The growing clinical evidence is extremely important to the medical directors on the payer side to ensure that they're doing the right treatment for their patient and that cancer recurrence, which is obviously very serious for the patient, but also very costly for the payer, is at no greater risk than alternatives therapies that they might be using today.
So we think, I guess in summary, Jeb, the financial equation is still attractive, but we've got to get beyond this paradigm, if you will, of six to seven weeks comparison because it's really not fair.
Jeb Terry - Analyst
Am I correct in assuming that most of these procedures that are being done today are private payer, and hence, therefore, what the hospital could be making could be -- and the radiation oncologists could be more than what you just described?
In other words, is the $7,000 and the $1,000 relative to a CMS Medicare patient or is that what the private pay payers pay?
Ken Ferry - President, CEO
That's what Medicare for actual 2012 versus proposed 2013 would pay, and the private payers could vary up or down from that number.
But typically, as you know, when CMS sets the numbers, most of the private payers ski off of those numbers to set their own rates relative to reimbursement.
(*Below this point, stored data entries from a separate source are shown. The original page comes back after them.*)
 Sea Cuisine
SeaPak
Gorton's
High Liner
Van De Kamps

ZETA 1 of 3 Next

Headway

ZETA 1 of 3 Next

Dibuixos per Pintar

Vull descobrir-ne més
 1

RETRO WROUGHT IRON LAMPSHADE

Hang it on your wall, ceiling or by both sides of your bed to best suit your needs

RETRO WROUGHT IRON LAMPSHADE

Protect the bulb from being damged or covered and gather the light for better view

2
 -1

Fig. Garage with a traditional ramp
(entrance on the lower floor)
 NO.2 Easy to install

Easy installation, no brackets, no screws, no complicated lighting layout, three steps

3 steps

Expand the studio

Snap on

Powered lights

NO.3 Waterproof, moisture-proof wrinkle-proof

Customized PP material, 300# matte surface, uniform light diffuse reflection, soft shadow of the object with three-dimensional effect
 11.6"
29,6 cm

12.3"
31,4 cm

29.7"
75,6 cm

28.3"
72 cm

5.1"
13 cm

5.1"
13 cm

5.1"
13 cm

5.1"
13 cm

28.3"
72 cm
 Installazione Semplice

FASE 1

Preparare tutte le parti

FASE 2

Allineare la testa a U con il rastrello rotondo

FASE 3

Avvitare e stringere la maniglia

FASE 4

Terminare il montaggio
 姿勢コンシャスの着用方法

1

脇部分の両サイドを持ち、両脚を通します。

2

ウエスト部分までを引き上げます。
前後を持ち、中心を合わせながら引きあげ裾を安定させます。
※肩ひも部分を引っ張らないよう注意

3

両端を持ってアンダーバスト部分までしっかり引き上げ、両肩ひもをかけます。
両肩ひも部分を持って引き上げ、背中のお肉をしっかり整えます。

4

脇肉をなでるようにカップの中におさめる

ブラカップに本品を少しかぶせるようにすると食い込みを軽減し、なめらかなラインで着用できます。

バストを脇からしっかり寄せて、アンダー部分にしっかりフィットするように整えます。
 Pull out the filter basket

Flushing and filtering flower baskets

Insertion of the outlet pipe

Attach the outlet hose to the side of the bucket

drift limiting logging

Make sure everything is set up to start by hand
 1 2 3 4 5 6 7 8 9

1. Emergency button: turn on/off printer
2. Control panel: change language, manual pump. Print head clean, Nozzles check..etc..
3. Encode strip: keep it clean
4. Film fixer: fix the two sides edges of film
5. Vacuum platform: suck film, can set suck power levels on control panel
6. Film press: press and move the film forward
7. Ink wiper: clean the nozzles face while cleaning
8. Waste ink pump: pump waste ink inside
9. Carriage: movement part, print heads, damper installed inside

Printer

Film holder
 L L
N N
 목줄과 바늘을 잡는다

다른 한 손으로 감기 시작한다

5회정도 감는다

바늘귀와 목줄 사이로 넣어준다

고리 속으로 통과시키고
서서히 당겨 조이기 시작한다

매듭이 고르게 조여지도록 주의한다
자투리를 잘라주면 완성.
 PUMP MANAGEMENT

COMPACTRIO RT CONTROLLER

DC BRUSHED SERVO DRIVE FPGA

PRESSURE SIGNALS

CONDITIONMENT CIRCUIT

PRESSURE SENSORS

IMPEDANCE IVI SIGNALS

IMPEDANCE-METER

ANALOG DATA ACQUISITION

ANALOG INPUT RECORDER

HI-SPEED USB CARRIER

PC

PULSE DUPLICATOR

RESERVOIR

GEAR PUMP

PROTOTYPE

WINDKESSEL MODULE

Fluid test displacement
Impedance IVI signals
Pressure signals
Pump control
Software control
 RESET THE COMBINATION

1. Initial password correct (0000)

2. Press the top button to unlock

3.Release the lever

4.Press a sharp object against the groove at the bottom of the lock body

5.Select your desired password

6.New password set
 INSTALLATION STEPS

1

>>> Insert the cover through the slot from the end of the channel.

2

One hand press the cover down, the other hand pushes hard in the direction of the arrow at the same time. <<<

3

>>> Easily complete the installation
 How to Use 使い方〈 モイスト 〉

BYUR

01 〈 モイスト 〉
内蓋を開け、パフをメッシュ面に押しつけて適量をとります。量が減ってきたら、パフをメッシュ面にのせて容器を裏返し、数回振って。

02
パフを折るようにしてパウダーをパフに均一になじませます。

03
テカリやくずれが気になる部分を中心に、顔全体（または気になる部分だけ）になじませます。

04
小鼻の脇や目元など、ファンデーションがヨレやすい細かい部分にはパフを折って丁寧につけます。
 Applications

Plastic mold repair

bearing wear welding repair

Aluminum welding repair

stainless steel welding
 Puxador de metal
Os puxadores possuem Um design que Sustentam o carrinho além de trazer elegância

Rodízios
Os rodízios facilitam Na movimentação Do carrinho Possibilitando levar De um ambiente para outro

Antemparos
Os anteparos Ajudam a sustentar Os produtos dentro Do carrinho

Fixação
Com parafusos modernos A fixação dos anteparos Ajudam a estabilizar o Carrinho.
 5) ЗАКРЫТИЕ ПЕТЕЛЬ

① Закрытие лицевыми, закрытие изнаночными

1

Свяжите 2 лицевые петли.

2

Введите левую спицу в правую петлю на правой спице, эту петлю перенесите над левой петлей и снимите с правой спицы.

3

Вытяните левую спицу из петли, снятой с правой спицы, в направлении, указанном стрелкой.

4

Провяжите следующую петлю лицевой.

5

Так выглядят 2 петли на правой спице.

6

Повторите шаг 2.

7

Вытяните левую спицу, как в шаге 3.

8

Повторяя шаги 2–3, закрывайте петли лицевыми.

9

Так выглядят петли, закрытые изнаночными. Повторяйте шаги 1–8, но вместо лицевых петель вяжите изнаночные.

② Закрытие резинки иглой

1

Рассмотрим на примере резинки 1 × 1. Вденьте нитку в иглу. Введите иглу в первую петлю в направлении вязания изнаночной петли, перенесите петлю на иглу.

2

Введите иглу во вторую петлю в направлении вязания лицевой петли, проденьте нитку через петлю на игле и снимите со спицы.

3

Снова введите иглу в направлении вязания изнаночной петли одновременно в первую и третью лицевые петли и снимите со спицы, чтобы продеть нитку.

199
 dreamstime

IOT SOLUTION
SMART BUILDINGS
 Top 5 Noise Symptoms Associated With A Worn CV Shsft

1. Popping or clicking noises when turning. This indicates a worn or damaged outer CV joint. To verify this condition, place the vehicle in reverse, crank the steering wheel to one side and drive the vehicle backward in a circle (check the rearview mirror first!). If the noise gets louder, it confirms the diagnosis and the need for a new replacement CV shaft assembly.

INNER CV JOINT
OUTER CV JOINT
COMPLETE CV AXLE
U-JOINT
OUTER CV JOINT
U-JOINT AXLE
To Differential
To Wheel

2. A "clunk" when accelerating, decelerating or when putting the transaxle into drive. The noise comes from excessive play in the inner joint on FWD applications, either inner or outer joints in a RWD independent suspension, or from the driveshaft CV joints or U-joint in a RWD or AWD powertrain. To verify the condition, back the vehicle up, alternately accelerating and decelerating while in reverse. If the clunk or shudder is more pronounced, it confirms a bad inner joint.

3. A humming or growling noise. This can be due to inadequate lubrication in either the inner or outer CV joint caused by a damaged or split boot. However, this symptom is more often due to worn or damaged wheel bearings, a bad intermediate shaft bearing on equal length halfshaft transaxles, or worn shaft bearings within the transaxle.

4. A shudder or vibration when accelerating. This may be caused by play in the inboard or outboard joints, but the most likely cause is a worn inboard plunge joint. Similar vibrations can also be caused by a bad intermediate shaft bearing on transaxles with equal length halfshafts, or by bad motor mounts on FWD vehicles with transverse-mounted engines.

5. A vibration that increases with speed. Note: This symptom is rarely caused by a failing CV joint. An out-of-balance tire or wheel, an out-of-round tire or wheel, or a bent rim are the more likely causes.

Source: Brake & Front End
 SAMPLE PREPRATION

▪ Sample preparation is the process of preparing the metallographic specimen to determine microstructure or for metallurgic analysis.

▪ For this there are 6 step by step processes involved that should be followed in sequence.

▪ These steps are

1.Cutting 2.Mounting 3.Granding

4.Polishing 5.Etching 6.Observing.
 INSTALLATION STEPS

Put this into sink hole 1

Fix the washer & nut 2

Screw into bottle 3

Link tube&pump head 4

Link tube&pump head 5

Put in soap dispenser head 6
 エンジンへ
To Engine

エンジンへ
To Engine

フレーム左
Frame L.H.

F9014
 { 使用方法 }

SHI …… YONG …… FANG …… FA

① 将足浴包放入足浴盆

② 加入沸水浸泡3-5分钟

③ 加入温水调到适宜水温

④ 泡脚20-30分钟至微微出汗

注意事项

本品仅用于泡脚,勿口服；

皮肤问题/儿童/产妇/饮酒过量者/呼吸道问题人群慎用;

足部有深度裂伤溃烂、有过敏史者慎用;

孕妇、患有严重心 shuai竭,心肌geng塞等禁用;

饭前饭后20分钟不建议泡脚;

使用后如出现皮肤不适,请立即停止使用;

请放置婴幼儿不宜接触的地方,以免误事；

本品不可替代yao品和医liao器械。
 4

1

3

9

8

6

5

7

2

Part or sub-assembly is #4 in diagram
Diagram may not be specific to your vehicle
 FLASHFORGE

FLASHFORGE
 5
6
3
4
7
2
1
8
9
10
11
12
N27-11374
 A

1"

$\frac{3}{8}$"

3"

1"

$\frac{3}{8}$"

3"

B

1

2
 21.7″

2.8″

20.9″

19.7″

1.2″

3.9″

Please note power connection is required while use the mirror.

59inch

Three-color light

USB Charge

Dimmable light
But at the end of the day, reimbursement's improving.
When you think about the enormous pressure on reduction of cost in healthcare, we all know from being on the imaging side of the business there's been tremendous pressure to reduce reimbursement.
So to look at the Medicare proposed 2013 reimbursement and see a number of about $7,100 compared to $6,300 last year, not too many major procedures could claim they're seeing a 12% increase in reimbursement.
Now, that is also, again, due to this new payment that has been assigned to treatment delivery, combined with some of the other ancillary codes going up in value as well.
So we look at that very positively, given how much pressure there is on all of reimbursement, including radiation therapy in general, for reduction.
This is one of the few categories that's going up in reimbursement.
Jeb Terry - Analyst
I see.
Thanks very much.
I'll let someone else ask a question.
Operator
(Operator Instructions).
[Scott Christie], [Christie Capital Management].
Scott Christie - Analyst
Good morning.
Gentlemen, do you have any idea what your low point in cash will be, and any idea when you might achieve a breakeven EBITDA or cash flow quarter?
Kevin Burns - EVP Finance, CFO
As you know, we are -- at this point, we're not providing guidance, but what we have communicated is with a revenue range between $7.5 million to $8 million, our adjusted EBITDA will be breakeven.
And then, in order to cover the cash interest component, our revenue would probably need to be in the range of $8 million to $8.5 million.
So around a revenue range of $8.5 million is when we would be cash neutral from operations.
Operator
We have no further questions.
I would now like to turn the conference back over to Mr. Ferry for closing remarks.
Ken Ferry - President, CEO
I'd like to thank everyone for your questions and your continued interest in iCAD.
2012 continues to be an important year of execution for the Company.
We look forward to delivering on our strategic plan and trust you will continue to follow our progress.
We look forward to speaking with you again when we report our third-quarter results.
Thanks for calling in and have a great day.
Operator
Ladies and gentlemen, we thank you for your participation in today's conference.
This concludes the presentation.
You may now disconnect and have a great day.